The UK needs to attend to its information supply chains to ensure ‘epistemic security’ and tackle the democratic emergency, argues a Demos paper.
We’re reading, listening…
Soothing and comforting or weird and baffling? Apparently it depends which side of 35 you fall when it comes to ASMR videos. This multimedia Revealing Reality report explores a phenomenon that is massively popular (ASMR was the most searched term on YouTube in 2023) and yet so little commented on.
‘I want him to be prepared’: this article sets out some of the thoughtful and creative ways parents are introducing primary school-aged children to ChatGPT and other generative AI tools.
Is artificial general intelligence (AGI) coming?

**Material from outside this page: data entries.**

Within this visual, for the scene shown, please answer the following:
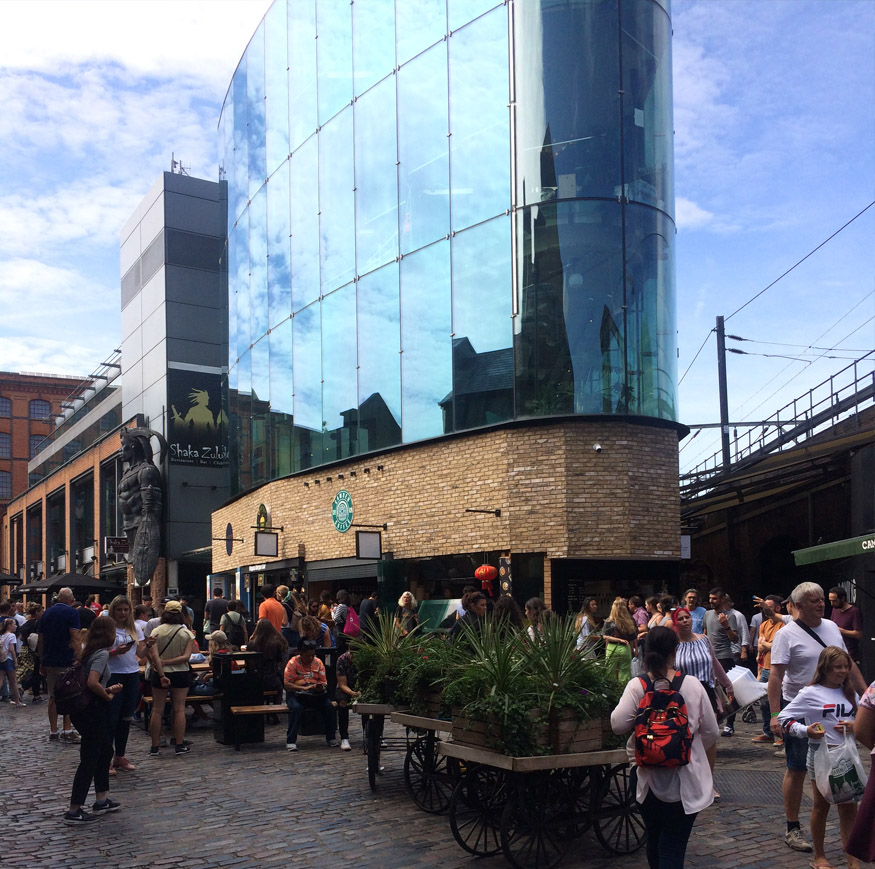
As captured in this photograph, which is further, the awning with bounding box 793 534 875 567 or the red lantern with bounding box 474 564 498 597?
the red lantern with bounding box 474 564 498 597

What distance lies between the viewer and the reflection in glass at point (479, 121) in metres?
19.6

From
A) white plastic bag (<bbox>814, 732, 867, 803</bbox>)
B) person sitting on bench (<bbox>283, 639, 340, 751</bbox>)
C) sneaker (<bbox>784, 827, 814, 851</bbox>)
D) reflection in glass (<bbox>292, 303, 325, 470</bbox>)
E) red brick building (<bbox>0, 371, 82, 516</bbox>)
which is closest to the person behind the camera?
white plastic bag (<bbox>814, 732, 867, 803</bbox>)

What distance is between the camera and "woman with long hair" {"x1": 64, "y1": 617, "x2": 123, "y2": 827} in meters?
8.48

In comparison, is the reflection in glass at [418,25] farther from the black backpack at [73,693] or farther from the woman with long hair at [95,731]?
the black backpack at [73,693]

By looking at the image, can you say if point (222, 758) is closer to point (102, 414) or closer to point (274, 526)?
point (274, 526)

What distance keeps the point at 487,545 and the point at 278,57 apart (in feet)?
55.9

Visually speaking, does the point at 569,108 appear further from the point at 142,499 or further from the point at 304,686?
the point at 142,499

In this New York Times podcast Ezra Klein explains why he thinks so, but Gary Marcus in his newsletter isn’t so sure.
The man who predicted the downfall of thinking: this Center for Humane Technology podcast episode explores the work of the late Neil Postman, author of Teaching as a Subversive Activity, who warned about all the ways modern communication technology was fragmenting our attention, overwhelming us into apathy and creating a society obsessed with image. The discussion unpacks how our media environments fundamentally reshape how we think, relate and participate in democracy – from the attention-fragmenting effects of social media to the looming transformations promised by AI.
Give it a try
AutoDraw
This Google Experiment – a “collaboration between machine learning and the artist community” – seeks to make drawing more accessible for everyone. Doodle the start of a sketch, however rudimentary or plain terrible, and AutoDraw will try to guess what on earth your sketch might be and offer an alternative vision.